## start

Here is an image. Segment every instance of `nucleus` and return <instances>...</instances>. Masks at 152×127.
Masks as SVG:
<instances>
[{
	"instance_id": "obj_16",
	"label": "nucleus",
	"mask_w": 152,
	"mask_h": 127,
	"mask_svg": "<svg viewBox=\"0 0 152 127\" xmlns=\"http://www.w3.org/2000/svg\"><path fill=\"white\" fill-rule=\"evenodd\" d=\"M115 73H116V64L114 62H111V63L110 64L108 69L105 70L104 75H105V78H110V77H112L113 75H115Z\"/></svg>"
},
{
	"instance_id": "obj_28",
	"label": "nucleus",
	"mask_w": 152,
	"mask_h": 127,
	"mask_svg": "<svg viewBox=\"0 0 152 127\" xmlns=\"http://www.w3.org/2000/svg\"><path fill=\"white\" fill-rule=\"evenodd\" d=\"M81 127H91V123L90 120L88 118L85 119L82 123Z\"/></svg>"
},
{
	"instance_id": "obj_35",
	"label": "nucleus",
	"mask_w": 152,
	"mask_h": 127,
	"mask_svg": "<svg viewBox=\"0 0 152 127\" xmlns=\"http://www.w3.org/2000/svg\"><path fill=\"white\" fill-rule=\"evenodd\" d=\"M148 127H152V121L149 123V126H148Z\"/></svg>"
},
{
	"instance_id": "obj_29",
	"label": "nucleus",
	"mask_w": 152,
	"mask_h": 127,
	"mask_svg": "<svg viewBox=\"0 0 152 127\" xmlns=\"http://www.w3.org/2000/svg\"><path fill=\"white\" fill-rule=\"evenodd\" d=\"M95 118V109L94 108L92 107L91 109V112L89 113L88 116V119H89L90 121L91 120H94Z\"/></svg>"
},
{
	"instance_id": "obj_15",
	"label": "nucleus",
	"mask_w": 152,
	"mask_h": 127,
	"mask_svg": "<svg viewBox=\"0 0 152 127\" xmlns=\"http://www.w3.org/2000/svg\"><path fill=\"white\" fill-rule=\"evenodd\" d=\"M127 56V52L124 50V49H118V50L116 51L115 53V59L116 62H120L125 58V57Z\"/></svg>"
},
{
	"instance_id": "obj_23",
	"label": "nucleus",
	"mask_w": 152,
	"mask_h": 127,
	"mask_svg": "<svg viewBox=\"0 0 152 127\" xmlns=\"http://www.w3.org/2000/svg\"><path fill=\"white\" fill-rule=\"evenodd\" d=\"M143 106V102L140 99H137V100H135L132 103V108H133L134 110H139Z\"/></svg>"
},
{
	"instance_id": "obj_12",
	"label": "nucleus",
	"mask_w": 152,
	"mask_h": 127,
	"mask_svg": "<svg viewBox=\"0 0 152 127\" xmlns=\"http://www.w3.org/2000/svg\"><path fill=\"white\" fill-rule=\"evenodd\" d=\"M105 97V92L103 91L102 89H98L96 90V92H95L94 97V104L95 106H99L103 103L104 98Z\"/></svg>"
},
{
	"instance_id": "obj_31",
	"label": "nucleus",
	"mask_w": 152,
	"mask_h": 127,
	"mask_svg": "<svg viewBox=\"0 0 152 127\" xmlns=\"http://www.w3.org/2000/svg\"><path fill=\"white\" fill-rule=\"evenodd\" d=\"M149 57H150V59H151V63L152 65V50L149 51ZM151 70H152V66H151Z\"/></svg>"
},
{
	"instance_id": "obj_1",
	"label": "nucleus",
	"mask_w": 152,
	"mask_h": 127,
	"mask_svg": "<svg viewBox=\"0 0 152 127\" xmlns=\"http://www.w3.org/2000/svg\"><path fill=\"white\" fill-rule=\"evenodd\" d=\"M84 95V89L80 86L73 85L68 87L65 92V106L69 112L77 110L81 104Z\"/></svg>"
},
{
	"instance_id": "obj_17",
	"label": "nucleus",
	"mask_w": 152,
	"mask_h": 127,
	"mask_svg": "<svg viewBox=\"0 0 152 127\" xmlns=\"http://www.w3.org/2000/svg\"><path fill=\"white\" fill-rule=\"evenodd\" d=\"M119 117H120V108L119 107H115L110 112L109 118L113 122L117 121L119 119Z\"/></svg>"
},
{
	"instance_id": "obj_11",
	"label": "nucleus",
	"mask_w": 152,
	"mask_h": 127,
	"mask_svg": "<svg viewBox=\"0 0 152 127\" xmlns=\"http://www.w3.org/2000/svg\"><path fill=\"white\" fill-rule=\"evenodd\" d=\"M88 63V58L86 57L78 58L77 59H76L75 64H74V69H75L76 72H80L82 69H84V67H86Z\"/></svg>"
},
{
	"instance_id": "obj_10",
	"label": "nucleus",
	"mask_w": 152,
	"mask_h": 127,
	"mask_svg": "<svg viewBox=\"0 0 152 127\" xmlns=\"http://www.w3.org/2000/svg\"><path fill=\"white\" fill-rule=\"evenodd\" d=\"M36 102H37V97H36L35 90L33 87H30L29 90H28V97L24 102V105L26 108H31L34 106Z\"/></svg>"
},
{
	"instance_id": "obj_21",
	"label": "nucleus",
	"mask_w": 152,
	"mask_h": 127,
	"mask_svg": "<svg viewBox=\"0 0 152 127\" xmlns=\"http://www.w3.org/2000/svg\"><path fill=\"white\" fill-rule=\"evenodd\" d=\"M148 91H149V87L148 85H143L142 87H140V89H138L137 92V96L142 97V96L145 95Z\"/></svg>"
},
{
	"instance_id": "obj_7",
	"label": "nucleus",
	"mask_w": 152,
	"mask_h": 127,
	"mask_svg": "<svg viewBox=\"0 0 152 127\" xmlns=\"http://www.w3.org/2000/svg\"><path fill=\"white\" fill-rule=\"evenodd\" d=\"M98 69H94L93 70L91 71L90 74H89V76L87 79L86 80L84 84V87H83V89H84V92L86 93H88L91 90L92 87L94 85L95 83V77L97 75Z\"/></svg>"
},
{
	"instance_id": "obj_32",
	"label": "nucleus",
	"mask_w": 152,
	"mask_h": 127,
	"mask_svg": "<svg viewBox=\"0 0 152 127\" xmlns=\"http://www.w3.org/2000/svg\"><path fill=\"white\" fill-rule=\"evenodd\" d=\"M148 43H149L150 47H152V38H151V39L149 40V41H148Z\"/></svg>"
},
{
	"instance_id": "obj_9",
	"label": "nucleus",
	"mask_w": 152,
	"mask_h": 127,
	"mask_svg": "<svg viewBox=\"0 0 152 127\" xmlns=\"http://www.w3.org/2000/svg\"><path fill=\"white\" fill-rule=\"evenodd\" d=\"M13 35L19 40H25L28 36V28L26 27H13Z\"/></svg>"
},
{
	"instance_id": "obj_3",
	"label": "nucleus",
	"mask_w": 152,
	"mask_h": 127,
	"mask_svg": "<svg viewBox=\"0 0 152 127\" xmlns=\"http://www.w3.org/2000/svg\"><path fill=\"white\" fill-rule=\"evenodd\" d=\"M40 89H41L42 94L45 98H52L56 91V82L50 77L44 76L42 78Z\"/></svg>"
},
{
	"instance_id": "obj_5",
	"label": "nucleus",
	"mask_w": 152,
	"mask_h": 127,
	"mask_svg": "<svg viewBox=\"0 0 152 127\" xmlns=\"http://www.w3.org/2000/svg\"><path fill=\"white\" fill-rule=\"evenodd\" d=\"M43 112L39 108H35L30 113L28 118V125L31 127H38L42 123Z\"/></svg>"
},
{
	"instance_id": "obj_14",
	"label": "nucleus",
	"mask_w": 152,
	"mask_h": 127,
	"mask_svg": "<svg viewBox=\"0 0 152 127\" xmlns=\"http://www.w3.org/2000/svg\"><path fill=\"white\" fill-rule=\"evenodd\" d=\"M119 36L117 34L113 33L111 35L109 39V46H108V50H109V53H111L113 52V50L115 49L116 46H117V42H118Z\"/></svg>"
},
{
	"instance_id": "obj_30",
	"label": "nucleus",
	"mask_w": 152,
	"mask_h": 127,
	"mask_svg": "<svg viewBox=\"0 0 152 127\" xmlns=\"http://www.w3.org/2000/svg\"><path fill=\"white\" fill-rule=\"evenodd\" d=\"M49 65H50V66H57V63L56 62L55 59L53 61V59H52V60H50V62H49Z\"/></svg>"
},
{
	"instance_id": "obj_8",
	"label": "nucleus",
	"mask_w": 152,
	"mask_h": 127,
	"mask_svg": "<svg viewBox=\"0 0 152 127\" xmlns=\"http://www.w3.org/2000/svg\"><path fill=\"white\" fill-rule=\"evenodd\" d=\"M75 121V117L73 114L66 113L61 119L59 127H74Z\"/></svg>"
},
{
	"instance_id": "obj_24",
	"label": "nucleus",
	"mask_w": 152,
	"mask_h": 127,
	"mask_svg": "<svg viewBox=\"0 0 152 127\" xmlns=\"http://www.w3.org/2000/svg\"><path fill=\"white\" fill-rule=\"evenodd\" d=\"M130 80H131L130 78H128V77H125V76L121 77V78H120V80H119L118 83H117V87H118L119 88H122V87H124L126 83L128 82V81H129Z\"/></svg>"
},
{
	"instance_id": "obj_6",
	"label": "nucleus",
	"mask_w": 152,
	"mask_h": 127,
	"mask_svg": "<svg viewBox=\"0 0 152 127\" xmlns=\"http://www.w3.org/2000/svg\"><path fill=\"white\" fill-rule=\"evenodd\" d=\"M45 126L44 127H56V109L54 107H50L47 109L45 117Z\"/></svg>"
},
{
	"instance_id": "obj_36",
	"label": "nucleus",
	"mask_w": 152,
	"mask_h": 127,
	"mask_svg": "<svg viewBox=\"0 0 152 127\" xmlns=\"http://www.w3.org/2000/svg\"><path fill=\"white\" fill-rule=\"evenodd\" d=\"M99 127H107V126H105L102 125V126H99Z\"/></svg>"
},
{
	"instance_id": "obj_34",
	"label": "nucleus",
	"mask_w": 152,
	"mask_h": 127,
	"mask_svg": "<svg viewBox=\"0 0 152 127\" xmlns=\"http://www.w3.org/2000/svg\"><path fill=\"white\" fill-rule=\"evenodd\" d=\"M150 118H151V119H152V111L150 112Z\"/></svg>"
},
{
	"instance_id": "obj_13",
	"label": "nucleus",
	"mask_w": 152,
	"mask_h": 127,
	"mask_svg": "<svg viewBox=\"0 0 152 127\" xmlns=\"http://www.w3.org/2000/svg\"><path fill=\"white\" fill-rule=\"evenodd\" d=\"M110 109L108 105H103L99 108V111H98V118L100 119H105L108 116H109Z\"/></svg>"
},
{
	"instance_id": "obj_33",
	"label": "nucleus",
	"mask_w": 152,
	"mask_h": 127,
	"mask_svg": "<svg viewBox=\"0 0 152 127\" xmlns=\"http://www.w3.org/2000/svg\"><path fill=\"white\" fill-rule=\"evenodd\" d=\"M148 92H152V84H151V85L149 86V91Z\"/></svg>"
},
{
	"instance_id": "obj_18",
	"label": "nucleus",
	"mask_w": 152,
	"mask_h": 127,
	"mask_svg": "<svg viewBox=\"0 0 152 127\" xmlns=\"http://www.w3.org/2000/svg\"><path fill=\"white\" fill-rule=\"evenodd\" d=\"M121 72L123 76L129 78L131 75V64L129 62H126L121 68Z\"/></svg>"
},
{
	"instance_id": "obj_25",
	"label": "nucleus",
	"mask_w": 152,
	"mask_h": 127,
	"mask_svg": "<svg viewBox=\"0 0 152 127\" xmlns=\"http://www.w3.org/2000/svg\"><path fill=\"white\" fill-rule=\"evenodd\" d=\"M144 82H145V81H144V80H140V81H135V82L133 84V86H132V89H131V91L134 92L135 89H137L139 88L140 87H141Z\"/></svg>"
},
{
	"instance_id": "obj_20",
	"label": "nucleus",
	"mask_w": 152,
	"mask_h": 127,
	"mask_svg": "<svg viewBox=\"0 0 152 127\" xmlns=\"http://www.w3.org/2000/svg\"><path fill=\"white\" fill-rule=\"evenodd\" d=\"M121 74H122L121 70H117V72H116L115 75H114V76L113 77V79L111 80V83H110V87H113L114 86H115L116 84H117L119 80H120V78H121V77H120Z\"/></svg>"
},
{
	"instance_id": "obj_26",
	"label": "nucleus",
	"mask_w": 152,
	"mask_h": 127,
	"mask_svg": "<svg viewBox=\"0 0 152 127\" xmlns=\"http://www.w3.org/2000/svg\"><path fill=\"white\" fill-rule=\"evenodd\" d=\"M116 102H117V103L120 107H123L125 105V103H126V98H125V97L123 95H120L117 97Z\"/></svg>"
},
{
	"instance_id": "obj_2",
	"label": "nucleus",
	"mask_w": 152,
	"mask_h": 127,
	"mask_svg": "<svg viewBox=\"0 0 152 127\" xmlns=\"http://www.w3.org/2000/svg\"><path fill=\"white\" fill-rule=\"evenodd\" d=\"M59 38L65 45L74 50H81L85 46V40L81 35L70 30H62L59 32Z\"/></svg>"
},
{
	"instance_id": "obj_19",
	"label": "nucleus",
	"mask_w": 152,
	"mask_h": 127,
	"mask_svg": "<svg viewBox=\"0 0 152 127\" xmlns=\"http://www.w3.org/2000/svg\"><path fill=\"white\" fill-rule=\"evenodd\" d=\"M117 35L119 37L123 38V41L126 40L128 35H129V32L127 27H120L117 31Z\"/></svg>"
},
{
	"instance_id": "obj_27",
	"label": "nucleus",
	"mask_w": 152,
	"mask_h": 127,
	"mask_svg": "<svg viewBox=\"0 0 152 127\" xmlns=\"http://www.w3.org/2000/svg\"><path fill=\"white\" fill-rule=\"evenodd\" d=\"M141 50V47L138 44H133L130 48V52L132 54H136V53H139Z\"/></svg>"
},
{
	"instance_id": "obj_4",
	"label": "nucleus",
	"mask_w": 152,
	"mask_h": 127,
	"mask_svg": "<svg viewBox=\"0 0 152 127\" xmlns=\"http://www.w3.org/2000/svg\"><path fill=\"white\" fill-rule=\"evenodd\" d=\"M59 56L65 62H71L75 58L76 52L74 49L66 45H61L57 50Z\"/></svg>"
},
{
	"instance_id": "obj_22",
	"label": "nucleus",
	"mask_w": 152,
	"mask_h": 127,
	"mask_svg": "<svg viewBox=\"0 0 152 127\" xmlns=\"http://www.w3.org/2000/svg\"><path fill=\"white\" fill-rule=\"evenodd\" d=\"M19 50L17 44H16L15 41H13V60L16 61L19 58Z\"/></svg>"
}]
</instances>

## end

YOUR GOAL:
How many lines of the material contain the string "Masks"? Reply with the number only.

TASK ANSWER:
2